The trip began in May 2014 when the Hōkūleʻa (Hawaiian for Arcturus, a guiding zenith star for seafarers) sailed westward from Hilo on Hawaii’s Big Island. Since then it has plied five oceans, visited 19 countries and traversed more than 40,000 nautical miles.

Nainoa Thompson, president of the Polynesian Voyaging Society, which organized the expedition, has called oceangoing vessels like the Hōkūleʻa “the spaceships of our ancestors,” adding, “If you took all of the genius that has allowed us to put a man on the moon and applied it to an understanding of the ocean, what you would get is Polynesia.”
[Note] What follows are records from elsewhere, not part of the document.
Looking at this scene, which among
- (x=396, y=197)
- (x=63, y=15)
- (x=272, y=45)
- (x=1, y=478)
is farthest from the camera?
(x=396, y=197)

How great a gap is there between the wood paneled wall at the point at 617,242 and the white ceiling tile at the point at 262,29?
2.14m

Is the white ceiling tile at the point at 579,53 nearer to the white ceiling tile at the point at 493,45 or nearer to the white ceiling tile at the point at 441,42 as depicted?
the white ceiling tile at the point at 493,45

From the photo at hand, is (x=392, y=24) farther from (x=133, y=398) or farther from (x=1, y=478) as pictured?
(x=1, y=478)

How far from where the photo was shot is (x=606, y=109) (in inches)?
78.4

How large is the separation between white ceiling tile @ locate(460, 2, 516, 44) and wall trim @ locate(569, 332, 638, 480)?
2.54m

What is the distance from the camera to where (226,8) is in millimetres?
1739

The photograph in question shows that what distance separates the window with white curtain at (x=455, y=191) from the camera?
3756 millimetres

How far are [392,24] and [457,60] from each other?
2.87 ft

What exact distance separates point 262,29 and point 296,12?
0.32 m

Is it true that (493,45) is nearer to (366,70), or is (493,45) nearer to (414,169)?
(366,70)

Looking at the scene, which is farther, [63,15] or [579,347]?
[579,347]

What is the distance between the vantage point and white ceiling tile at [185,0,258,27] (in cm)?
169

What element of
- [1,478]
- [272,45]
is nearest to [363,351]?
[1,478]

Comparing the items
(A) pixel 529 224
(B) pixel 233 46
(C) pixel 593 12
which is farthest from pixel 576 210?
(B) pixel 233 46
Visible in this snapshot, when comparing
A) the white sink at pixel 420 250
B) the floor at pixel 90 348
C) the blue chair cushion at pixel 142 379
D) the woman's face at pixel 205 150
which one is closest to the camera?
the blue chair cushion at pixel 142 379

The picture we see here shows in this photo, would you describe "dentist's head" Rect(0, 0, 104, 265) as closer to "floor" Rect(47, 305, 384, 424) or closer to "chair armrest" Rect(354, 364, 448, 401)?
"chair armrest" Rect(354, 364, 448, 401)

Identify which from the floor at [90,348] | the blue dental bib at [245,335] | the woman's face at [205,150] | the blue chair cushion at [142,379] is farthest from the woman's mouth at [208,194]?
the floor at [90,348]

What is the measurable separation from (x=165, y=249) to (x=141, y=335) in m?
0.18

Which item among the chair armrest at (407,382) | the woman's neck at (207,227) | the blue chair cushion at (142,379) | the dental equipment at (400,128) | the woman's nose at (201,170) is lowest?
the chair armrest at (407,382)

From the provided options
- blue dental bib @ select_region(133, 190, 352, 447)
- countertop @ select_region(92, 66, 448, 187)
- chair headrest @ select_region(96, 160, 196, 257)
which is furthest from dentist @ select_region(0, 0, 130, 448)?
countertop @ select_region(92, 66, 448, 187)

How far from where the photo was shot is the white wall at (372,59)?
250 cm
The round-the-world journey was planned in part to celebrate Polynesia’s seafaring achievements in developing and using a unique form of traditional navigation. During an era when most Western sailors still feared to leave sight of shore because they had not yet developed a way of determining longitude, Pacific islanders were already routinely crisscrossing a region spanning 25 million square kilometers—an oceanic world covering nearly one quarter of Earth’s surface—according to Wade Davis, an Explorer-in-Residence at the National Geographic Society and author of The Wayfinders: Why Ancient Wisdom Matters in the Modern World.
Fantastic Voyage: Polynesian Seafaring Canoe Completes Its Globe-Circling Journey

It's very cool.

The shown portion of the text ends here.